In the Spring 2020 issue of the MEPTEC Report, Herb Reiter briefly emerged from his recent retirement to pen an article and interview based on lessons learned from fifty years in the semiconductor industry. Turns out he had a lot to say. So with Ira Feldman and Bette Cooper’s blessing, we’re publishing it as a series. Six lessons each, and a final Q&A. This second of three parts covers lessons 17-12, plus a big life lesson. If you missed Part 1, find it here.
After three years of alliance management, VLSI’s CTO offered me a strategic product planning position on his team. I became the worldwide missionary for ASIC core technology innovations and market researcher for new ASIC requirements. In parallel with this strategic role, I managed first a development program for a 400+ pin tape-bonded package for the CPU in Apple’s Newton, the grandfather of today’s iPads. When VLSI developed a family of chips for a high-end graphics workstation, they needed 300 to 800 pin high-power packages. I managed the development cooperation between IBM Endicott and VLSI to develop and qualify five tape ball grid arrays (TBGAs) for volume production.
Lesson 7: These two big, important, and highly visible packaging programs showed me how complex and important IC packaging technology is and how critical the right packages are for the success of semiconductors.
The long and expensive development of ASICs encouraged more customers in the 1990s to switch to off-the-shelf application-specific products (ASSPs) for their system designs. VLSI gave me the opportunity to market ASSPs, specifically QAMs, QPSKs, MPEG decoders, modems, and controller chips for digital set-top boxes and other consumer applications.
Lesson 8: Adding intellectual property (IP) to an ASIC increased the IC’s value significantly.
As IC complexities and pin-counts increased steadily and low unit cost became much more important, the need for user-friendly and high-productivity IC design and verification tools increased rapidly. VLSI’s in-house electronic design automation (EDA) team could not keep up with all the new requirements. And VLSI, the former ASIC leader, was no longer competitive and encouraged Philips to acquire them.
Lesson 9: a) It was great to work at an integrated device manufacturer (IDM). I was able to get all needed IC design and manufacturing experts into one room, map out project plans, then manage their execution in regular meetings and with agreed-upon action items.

● **EXTRACTED RECORDS**:
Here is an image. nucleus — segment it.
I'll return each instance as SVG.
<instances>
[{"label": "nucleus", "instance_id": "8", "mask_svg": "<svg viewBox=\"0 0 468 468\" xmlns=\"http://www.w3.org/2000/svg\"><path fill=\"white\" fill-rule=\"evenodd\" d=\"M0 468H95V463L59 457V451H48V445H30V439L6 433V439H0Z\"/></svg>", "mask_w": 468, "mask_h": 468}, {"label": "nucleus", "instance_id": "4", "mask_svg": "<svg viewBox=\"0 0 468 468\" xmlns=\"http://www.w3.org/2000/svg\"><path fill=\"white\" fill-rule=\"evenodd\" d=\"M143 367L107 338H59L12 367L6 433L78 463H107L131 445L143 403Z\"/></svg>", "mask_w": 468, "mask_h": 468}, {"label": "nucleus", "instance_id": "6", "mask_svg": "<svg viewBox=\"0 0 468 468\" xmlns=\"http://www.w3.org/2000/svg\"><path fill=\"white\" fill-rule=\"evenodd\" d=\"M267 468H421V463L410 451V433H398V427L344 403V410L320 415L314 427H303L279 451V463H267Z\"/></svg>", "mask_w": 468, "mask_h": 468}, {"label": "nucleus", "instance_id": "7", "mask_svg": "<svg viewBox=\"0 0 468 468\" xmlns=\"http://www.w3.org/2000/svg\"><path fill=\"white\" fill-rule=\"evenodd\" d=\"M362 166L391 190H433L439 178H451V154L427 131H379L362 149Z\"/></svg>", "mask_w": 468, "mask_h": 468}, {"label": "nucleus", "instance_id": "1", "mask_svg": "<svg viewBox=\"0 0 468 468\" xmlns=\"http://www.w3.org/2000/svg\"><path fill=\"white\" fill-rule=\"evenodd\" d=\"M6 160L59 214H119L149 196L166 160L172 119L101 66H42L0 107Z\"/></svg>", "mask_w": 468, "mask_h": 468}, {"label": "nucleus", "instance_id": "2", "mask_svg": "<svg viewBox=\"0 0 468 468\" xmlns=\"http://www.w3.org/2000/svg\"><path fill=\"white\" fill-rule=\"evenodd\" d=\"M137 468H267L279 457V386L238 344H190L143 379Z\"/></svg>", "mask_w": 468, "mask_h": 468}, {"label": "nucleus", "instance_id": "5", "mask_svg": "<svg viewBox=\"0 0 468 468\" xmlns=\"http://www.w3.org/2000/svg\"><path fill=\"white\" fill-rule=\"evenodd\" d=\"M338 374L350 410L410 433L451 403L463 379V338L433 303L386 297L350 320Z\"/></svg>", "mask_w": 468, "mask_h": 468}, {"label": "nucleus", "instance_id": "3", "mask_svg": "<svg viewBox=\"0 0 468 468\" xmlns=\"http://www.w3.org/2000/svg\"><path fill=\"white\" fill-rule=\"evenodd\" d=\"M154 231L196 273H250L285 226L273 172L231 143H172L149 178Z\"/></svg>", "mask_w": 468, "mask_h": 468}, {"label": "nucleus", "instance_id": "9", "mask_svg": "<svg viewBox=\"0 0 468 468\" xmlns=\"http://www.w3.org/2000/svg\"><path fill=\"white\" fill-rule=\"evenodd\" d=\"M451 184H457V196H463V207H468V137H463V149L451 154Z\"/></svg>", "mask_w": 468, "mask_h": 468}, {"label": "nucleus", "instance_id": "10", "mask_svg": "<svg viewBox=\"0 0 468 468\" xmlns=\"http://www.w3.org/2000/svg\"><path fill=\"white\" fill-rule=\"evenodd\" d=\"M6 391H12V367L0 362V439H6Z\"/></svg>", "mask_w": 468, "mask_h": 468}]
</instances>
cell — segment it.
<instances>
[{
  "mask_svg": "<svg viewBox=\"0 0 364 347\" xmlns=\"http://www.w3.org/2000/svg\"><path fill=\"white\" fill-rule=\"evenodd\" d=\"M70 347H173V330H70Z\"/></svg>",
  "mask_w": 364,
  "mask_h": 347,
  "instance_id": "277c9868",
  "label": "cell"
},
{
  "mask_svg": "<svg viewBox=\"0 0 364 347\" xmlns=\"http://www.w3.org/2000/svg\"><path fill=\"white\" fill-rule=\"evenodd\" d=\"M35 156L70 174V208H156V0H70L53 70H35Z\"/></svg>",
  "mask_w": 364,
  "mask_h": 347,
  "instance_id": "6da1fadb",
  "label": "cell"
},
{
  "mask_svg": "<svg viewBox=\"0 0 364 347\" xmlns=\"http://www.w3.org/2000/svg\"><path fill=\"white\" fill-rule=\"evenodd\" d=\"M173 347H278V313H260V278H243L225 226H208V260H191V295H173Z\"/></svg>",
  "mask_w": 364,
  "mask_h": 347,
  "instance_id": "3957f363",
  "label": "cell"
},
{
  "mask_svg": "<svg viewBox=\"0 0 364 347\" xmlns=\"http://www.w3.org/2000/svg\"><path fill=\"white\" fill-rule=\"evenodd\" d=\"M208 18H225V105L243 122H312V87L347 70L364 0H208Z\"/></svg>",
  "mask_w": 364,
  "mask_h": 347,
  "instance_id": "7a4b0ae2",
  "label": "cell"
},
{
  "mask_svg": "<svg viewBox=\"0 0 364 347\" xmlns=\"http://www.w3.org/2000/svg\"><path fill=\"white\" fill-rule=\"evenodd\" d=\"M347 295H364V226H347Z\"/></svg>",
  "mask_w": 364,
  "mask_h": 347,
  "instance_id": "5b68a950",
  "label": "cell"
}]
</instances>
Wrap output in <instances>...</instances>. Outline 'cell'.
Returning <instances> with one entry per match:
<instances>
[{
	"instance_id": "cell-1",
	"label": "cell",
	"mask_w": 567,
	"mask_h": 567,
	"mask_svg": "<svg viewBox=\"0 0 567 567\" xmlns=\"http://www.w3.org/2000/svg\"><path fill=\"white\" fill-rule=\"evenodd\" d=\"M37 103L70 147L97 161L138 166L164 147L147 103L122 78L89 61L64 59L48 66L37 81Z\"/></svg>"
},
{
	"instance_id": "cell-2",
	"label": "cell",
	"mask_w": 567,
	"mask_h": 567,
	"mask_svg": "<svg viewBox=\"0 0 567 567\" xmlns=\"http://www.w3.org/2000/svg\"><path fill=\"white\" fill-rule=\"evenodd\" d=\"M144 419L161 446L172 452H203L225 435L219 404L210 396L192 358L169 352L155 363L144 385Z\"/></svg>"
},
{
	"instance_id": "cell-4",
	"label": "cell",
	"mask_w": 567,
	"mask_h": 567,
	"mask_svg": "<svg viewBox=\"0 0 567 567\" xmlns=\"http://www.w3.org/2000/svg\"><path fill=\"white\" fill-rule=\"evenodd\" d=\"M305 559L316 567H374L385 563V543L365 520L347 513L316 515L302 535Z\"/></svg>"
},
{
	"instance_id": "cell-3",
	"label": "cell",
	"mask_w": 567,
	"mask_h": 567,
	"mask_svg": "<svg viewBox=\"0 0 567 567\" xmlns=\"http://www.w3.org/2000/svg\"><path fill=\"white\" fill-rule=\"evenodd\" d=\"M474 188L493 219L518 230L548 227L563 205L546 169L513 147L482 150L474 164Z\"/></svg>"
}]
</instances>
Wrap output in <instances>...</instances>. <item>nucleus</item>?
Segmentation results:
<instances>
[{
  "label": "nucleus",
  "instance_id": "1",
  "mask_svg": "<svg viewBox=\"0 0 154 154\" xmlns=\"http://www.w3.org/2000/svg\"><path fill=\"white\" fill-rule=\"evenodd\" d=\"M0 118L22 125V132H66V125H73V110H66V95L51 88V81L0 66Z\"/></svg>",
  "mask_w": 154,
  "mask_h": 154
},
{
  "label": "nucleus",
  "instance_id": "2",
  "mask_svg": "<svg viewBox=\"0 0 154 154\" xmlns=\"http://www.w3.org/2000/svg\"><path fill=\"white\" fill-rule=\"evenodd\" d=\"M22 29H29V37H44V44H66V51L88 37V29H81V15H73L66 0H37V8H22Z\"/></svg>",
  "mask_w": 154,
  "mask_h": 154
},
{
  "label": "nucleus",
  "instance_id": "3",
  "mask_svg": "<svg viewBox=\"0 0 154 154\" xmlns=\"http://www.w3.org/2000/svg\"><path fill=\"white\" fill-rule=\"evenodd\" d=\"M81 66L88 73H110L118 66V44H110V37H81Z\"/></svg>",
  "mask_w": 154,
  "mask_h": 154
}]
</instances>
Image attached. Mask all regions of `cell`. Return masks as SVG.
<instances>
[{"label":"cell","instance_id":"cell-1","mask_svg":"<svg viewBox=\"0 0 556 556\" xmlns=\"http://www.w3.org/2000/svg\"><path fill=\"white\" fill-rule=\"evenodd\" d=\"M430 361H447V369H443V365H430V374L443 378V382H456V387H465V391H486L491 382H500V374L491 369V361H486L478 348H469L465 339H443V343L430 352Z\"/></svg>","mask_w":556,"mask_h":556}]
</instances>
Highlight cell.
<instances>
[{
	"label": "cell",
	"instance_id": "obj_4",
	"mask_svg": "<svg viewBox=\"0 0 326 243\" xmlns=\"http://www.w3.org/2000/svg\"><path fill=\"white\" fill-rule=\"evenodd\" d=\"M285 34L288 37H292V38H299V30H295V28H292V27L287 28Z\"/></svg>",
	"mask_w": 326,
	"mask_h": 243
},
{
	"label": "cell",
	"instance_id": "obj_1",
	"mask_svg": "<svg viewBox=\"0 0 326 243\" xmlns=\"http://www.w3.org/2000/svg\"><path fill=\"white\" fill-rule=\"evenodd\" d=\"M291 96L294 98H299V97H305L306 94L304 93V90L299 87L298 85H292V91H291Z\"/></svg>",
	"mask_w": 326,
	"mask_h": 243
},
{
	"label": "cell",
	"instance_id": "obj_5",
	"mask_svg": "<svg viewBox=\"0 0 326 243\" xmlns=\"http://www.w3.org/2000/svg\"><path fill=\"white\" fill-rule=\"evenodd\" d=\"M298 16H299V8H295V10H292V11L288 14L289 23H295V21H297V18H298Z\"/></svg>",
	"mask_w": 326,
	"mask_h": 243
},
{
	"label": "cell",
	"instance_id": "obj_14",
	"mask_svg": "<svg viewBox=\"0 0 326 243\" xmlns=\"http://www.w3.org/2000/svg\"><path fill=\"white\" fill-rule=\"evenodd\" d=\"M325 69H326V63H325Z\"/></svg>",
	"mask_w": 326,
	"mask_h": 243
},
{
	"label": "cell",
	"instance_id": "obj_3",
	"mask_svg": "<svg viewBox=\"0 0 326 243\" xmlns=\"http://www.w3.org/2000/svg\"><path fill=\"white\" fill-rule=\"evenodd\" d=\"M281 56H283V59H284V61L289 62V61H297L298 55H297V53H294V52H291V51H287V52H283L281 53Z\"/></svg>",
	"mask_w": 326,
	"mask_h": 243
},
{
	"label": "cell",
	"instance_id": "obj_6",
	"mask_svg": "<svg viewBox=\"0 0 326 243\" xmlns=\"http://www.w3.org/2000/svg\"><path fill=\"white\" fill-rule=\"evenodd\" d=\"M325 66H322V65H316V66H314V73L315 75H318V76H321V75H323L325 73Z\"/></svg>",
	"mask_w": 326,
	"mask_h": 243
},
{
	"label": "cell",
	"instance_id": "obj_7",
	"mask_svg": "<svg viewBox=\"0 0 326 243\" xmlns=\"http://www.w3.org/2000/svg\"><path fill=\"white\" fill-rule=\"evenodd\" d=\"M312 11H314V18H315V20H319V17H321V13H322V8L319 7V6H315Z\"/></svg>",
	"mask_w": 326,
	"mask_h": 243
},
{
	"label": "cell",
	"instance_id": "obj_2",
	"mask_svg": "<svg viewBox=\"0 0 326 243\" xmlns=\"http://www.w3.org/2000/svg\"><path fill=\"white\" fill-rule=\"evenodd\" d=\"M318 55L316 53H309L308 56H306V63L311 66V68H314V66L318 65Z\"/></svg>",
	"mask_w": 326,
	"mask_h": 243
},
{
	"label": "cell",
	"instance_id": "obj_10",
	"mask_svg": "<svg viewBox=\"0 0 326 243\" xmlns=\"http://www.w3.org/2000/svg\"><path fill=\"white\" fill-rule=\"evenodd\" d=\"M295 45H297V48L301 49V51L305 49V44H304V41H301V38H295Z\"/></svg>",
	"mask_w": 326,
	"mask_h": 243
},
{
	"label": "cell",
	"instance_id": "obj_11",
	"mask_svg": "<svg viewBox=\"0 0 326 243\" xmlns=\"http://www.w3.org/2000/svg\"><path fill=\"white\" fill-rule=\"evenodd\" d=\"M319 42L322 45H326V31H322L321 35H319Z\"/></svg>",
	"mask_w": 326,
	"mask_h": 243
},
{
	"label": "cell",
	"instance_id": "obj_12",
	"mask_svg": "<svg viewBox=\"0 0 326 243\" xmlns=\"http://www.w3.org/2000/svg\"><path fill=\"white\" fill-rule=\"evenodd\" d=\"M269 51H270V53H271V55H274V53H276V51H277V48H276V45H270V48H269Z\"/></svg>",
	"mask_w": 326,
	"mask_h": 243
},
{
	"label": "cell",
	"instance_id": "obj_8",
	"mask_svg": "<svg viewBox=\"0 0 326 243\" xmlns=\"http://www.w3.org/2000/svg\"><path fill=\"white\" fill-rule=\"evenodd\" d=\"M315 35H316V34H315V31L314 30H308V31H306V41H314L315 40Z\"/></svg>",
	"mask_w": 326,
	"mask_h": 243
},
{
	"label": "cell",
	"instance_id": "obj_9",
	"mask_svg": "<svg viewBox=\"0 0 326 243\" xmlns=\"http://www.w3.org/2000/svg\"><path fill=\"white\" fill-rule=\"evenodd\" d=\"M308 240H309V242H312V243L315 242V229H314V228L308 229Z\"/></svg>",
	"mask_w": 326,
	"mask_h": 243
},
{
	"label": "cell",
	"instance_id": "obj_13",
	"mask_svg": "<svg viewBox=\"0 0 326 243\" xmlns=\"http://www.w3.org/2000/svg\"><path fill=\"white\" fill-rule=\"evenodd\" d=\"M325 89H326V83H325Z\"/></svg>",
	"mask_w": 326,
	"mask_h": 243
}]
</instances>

● **STATED GOAL A**:
In the text on semiconductor industry lessons, how many tape ball grid arrays did the IBM Endicott and VLSI cooperation develop and qualify for volume production?
● **STATED GOAL B**:
Retype the part of the text on semiconductor industry lessons starting with "Lesson 7: These" and going on through "IC’s value significantly.".

● **RESULT A**:
Five.

● **RESULT B**:
Lesson 7: These two big, important, and highly visible packaging programs showed me how complex and important IC packaging technology is and how critical the right packages are for the success of semiconductors.
The long and expensive development of ASICs encouraged more customers in the 1990s to switch to off-the-shelf application-specific products (ASSPs) for their system designs. VLSI gave me the opportunity to market ASSPs, specifically QAMs, QPSKs, MPEG decoders, modems, and controller chips for digital set-top boxes and other consumer applications.
Lesson 8: Adding intellectual property (IP) to an ASIC increased the IC’s value significantly.